楼烨垂眉,叫王挽扬起身,道:“卿可放心,即便行车不便,但大齐准备的步辇委实稳当。卿是去南岭观礼,这舟车绝不可劳顿遭难。”
眼下便是无可拒绝了。
过劳的思绪迫使她的神经突突地跳,再无力气有所争辩推脱,王挽扬低头应了诺,不再回绝,便退了出去。
到南岭已是入了秋。
秋夜疏星几点,□□清香入鼻,叫人神清气爽。
京都以顺庆门外作灯轮,高三十丈,衣以锦绮,饰以金玉,燃五万盏灯,簇之如花树。
王挽扬等人被鸿胪寺安排至都亭西驿歇息,推开小楼的窗便可见偌大的灯轮光亮如昼,遇风则徐徐旋转,晃得似果实般满满当当。

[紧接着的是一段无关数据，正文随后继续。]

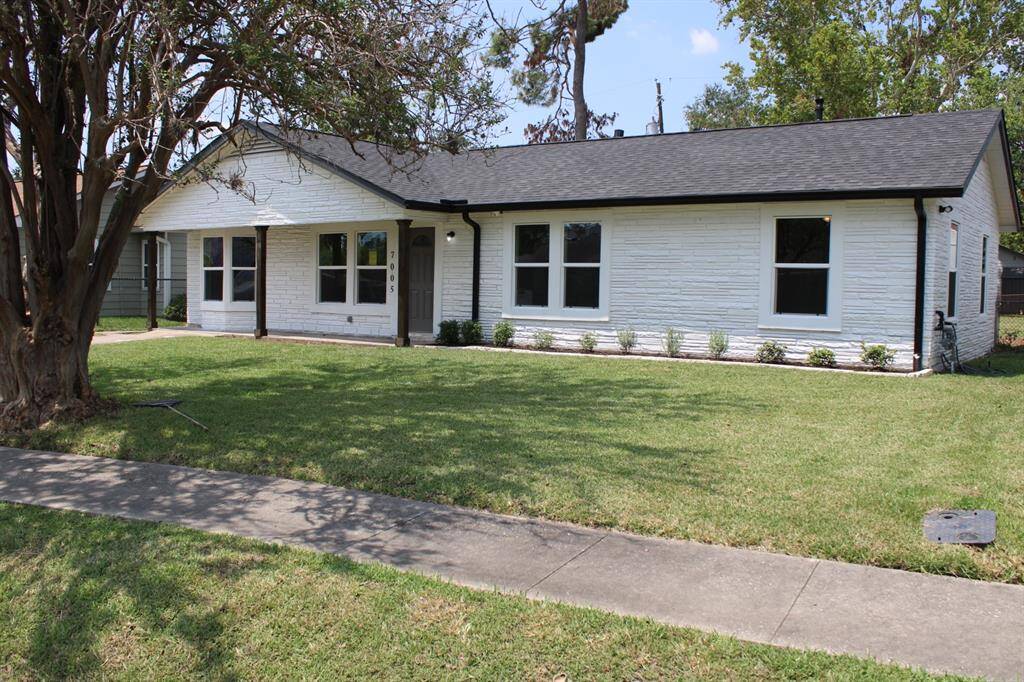 Front Elevation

到底是筹备了三年的登基大典,光是灯轮这番景致,就极少有人见过如此的壮阔。
夜里还是清冷,王挽扬正欲关上门窗,屋门外便响起了叩门声。
门外的人影勾勒在窓纸上,熟悉的身形不由得让她忽地慌了起来。那日她讲得风平浪静,好似冷面冷心,如今却是骤然生怯。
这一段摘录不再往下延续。